Es waren so viele Details, die ihr wieder klar wurden, als sie über diese eine Frage nachdachte: so wenig wusste sie gar nicht über Suma – wobei es dieser Haufen an Winzigkeiten eigentlich nicht als Wissen bezeichnet werden konnte.

So murmelte sie endlich: „Ich würde dich am liebsten alles der letzten neun Monate noch einmal fragen, nur um endlich Klarheit zu haben. Zum Beispiel, was du am ersten Tag auf deinem Block stehen hattest oder warum du so schreibst, wie du schreibst, denkst, wie du denkst, handelst, wie du handelst. Oder warum du überhaupt hier bist.
Vielleicht würde ich dich am liebsten Fragen, wer genau du bist. Aber ich glaube, diese Frage könnte ich mir nicht einmal selbst beantworten, deswegen lasse ich es." Er sah zu ihr und hörte stillschweigend zu. „Deshalb frage ich dich lieber: Woher kommst du, wohin willst du und warum bist du hier – hier in diesem Raum und hier auf dieser Schule? Ich weiß, das sind drei Fragen zusammen, aber vielleicht beantwortest du sie ja trotzdem alle?" Sie lächelte verlegen vor sich hin.

Suma senkte die Stimme. „Ich komme von der Straße, zwang mich hierher und gehe dorthin, wo ich vermutlich meistens frei sein werde."

Kiana seufzte innerlich auf. Von der Straße? Zwang? Freisein? – Hinter seiner Aussage stand nur wieder dieses schemenhafte Bild einer Person. Ihre Frage war wohl doch nicht so allumfassend, wie sie es sich gewünscht hatte. Anders gesagt war ihre Frage außerordentlich schlecht gewesen. Doch was konnte sie schon daran ändern? Es war Sumas Entscheidung, hier zu sein und es war auch seine Entscheidung, ihr zu antworten.

„Du willst mehr wissen.", meinte Suma.

„Ja, aber du musst nichts beantworten, wenn du das nicht willst."

Suma kniff die Augen zusammen. „Ich werde es dir sagen und du wirst nie mehr irgendetwas fragen."

„Das kann ich dir leider nicht versprechen, aber ich werde es versuchen." Sie lächelte, er zog die Luft ein.

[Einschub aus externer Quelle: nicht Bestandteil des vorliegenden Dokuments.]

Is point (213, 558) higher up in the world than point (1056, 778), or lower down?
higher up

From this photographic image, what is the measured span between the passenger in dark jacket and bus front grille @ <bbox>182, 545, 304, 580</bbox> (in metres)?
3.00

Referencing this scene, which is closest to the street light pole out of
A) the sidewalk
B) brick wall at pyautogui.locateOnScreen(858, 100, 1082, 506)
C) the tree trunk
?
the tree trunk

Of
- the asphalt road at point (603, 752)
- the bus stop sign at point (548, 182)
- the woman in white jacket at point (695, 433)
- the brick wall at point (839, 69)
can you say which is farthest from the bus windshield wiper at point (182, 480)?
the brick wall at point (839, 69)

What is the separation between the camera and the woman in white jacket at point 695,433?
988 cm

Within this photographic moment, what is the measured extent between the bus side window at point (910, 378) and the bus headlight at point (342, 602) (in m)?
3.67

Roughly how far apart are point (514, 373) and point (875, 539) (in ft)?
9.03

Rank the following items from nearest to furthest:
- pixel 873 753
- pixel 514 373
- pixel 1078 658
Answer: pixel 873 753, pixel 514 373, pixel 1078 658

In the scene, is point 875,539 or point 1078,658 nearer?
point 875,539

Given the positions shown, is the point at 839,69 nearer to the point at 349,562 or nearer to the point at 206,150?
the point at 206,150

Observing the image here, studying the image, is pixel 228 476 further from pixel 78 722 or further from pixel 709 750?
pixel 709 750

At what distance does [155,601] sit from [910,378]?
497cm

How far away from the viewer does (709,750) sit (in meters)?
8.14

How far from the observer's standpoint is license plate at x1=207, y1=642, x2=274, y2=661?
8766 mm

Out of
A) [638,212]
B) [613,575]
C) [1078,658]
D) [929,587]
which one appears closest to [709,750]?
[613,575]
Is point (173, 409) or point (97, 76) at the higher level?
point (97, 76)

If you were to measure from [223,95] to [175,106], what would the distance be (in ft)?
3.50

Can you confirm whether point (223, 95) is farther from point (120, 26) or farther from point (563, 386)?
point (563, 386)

„Meinen wirklichen Nachnamen kenne ich nicht. Ich war in einem Kinderheim. Ich ging und brach ein Jahr lang in Gebäude ein. Dort habe ich geschlafen." Er kniff die Augen zusammen. Erst Minuten später zuckte er, als sei er aus einem bösen Traum erwacht und erzählte weiter, als wäre nie etwas gewesen.
„Frau Rat hat mich in den Aufnahmetest geschleust, hat mir Kleider gegeben, hat mich auf irgendeinem bürokratischem Papier adoptiert und hat Beamte bestochen, um mir eine Identität zu beschaffen, die nie existierte und die auch nie existieren wird. Ich weiß das und sie auch. Nur niemand sonst. Immer, wenn irgendjemand mir ein Liebesgeständnis macht, sich mit mir anzufreunden versucht oder mich auch nur anspricht, hasse ich ihn. Sie haben keine Ahnung, sie wollen es nicht wissen und ich werde es ihnen nicht verraten. Sie sollen mich nur in Ruhe lassen! Sie sollen gehen, alle. Ich hasse diese Menschheit und sie verstehen das nicht." Suma schüttelte den Kopf, als verpufften dadurch seine Gedanken. „Rat lockte mich mit der Bibliothek auf die Schule und ich fiel darauf herein. Ich bin Abgehauen wegen Büchern und wurde wieder eingesperrt durch sie. Aber es war das beste Angebot seit langem. Und da draußen ist die Freiheit auch nur eine weitere Lüge."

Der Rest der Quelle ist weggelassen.